Aim
Filter the listing below, copying out each line that holds the word "point". Case counts.

>> begin The input

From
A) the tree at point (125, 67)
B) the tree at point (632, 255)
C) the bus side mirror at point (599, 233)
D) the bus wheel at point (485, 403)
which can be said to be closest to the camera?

>> end The input

Solution to this exercise
A) the tree at point (125, 67)
B) the tree at point (632, 255)
C) the bus side mirror at point (599, 233)
D) the bus wheel at point (485, 403)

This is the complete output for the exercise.